Below is an opinion column by Tim Kalich:
One of the main complaints of Republicans opposed to the $1.9 trillion COVID-19 stimulus plan heading toward enactment is that about half of the spending has little to do with the deadly virus.
In that basket of excess they would put the extra incentive President Joe Biden and his fellow Democrats have fashioned to entice Mississippi and the other 11 holdout states to expand Medicaid to the working poor.
Although it’s a legitimate criticism of what is about to be the third major stimulus bill passed by Congress during the pandemic, Mississippi would be insane to not take advantage of the coming offer and do what it should have done a decade ago.
The latest deal would be even better for this state than the exceedingly generous original one.
Back then, the federal government said it would pay 100% of the benefit costs for the first three years of the expansion, gradually scaling back to 90%, which is where it is now for the participating states. For Mississippi, that 10% difference would have equated to somewhere around $100 million a year.
The new deal would stick to the 90% federal match on the new tier of enrollees, but the state would get an extra 5% bump for two years on the federal cost share for traditional Medicaid. Mississippi already gets the most generous match in the country for traditional Medicaid, and this add-on would put it at around 90% as well. State Sen.

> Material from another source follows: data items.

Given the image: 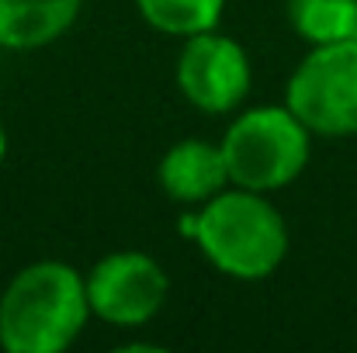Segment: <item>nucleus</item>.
I'll use <instances>...</instances> for the list:
<instances>
[{
    "instance_id": "f257e3e1",
    "label": "nucleus",
    "mask_w": 357,
    "mask_h": 353,
    "mask_svg": "<svg viewBox=\"0 0 357 353\" xmlns=\"http://www.w3.org/2000/svg\"><path fill=\"white\" fill-rule=\"evenodd\" d=\"M87 315L91 298L80 270L38 260L0 295V347L7 353H59L84 333Z\"/></svg>"
},
{
    "instance_id": "f03ea898",
    "label": "nucleus",
    "mask_w": 357,
    "mask_h": 353,
    "mask_svg": "<svg viewBox=\"0 0 357 353\" xmlns=\"http://www.w3.org/2000/svg\"><path fill=\"white\" fill-rule=\"evenodd\" d=\"M195 242L226 277L264 281L281 267L288 253V229L271 201H264L257 191L239 187L215 194L205 205V212L198 215Z\"/></svg>"
},
{
    "instance_id": "7ed1b4c3",
    "label": "nucleus",
    "mask_w": 357,
    "mask_h": 353,
    "mask_svg": "<svg viewBox=\"0 0 357 353\" xmlns=\"http://www.w3.org/2000/svg\"><path fill=\"white\" fill-rule=\"evenodd\" d=\"M309 135L312 132L288 104H267L239 115L222 139L229 184L257 194L288 187L309 166Z\"/></svg>"
},
{
    "instance_id": "20e7f679",
    "label": "nucleus",
    "mask_w": 357,
    "mask_h": 353,
    "mask_svg": "<svg viewBox=\"0 0 357 353\" xmlns=\"http://www.w3.org/2000/svg\"><path fill=\"white\" fill-rule=\"evenodd\" d=\"M284 104L312 135H357V38L312 45L288 80Z\"/></svg>"
},
{
    "instance_id": "39448f33",
    "label": "nucleus",
    "mask_w": 357,
    "mask_h": 353,
    "mask_svg": "<svg viewBox=\"0 0 357 353\" xmlns=\"http://www.w3.org/2000/svg\"><path fill=\"white\" fill-rule=\"evenodd\" d=\"M170 295L167 270L135 249L112 253L101 263H94L87 277V298L91 312L101 315L112 326H142L149 322Z\"/></svg>"
},
{
    "instance_id": "423d86ee",
    "label": "nucleus",
    "mask_w": 357,
    "mask_h": 353,
    "mask_svg": "<svg viewBox=\"0 0 357 353\" xmlns=\"http://www.w3.org/2000/svg\"><path fill=\"white\" fill-rule=\"evenodd\" d=\"M250 59L236 38L212 31H198L188 38L177 59V84L184 97L208 115H226L243 104L250 94Z\"/></svg>"
},
{
    "instance_id": "0eeeda50",
    "label": "nucleus",
    "mask_w": 357,
    "mask_h": 353,
    "mask_svg": "<svg viewBox=\"0 0 357 353\" xmlns=\"http://www.w3.org/2000/svg\"><path fill=\"white\" fill-rule=\"evenodd\" d=\"M156 177H160L163 194L174 198V201H181V205L212 201L229 184L222 146L198 142V139H184V142L170 146L167 156L160 159Z\"/></svg>"
},
{
    "instance_id": "6e6552de",
    "label": "nucleus",
    "mask_w": 357,
    "mask_h": 353,
    "mask_svg": "<svg viewBox=\"0 0 357 353\" xmlns=\"http://www.w3.org/2000/svg\"><path fill=\"white\" fill-rule=\"evenodd\" d=\"M84 0H0V45L42 49L80 14Z\"/></svg>"
},
{
    "instance_id": "1a4fd4ad",
    "label": "nucleus",
    "mask_w": 357,
    "mask_h": 353,
    "mask_svg": "<svg viewBox=\"0 0 357 353\" xmlns=\"http://www.w3.org/2000/svg\"><path fill=\"white\" fill-rule=\"evenodd\" d=\"M288 21L312 45L347 42L357 38V0H288Z\"/></svg>"
},
{
    "instance_id": "9d476101",
    "label": "nucleus",
    "mask_w": 357,
    "mask_h": 353,
    "mask_svg": "<svg viewBox=\"0 0 357 353\" xmlns=\"http://www.w3.org/2000/svg\"><path fill=\"white\" fill-rule=\"evenodd\" d=\"M142 17L167 35H198V31H212L222 17L226 0H135Z\"/></svg>"
},
{
    "instance_id": "9b49d317",
    "label": "nucleus",
    "mask_w": 357,
    "mask_h": 353,
    "mask_svg": "<svg viewBox=\"0 0 357 353\" xmlns=\"http://www.w3.org/2000/svg\"><path fill=\"white\" fill-rule=\"evenodd\" d=\"M3 156H7V132H3V121H0V166H3Z\"/></svg>"
}]
</instances>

Hob Bryan, the Democratic chair of the Public Health Committee and a proponent of Medicaid expansion, says the 5% bump would translate into about $300 million a year.
“For a number of years, the federal government has been offering us $1 million a day to take care of sick people,” Bryan told Mississippi Today. “Now they are offering $1 million a day to take that other $1 million a day.”
As incredible as that sounds, Bryan is actually underestimating how absurdly good the deal is. It’s more like the government is offering $1 million a day to take $3 million a day that was already on the table.
Mississippi has been passing on about $1 billion a year in new federal health-care spending. The new incentive would add around 30% more than that for the first two years. Think of how much good that kind of money would do this state in terms of generating economic activity and jobs, shoring up financially troubled hospitals and helping working people who can’t make enough to afford private health insurance but make too much to be eligible for traditional Medicaid.
Mississippi should jump at the offer. Instead, with Republican Gov. Tate Reeves firmly opposed to expansion, and with the Republican majorities in the Legislature following suit, about the most the GOP leadership says it is willing to do is study the prospect some more and take it up again in 2022.
In the entire history of Mississippi’s economic development efforts, it’s unlikely that there has ever been another investment of state dollars that has produced a guaranteed return like this: 12-to-1 in the first two years, and 9-to-1 after that. If it were a private company offering such a bargain, the state would write the check tomorrow.
Only because Medicaid expansion started with a Democratic president, Barack Obama, and is being pushed by another Democratic president, Joe Biden, does Mississippi balk. The state is putting its politics ahead of its brain.
If it stubbornly continues to do so, that brain needs a thorough examination.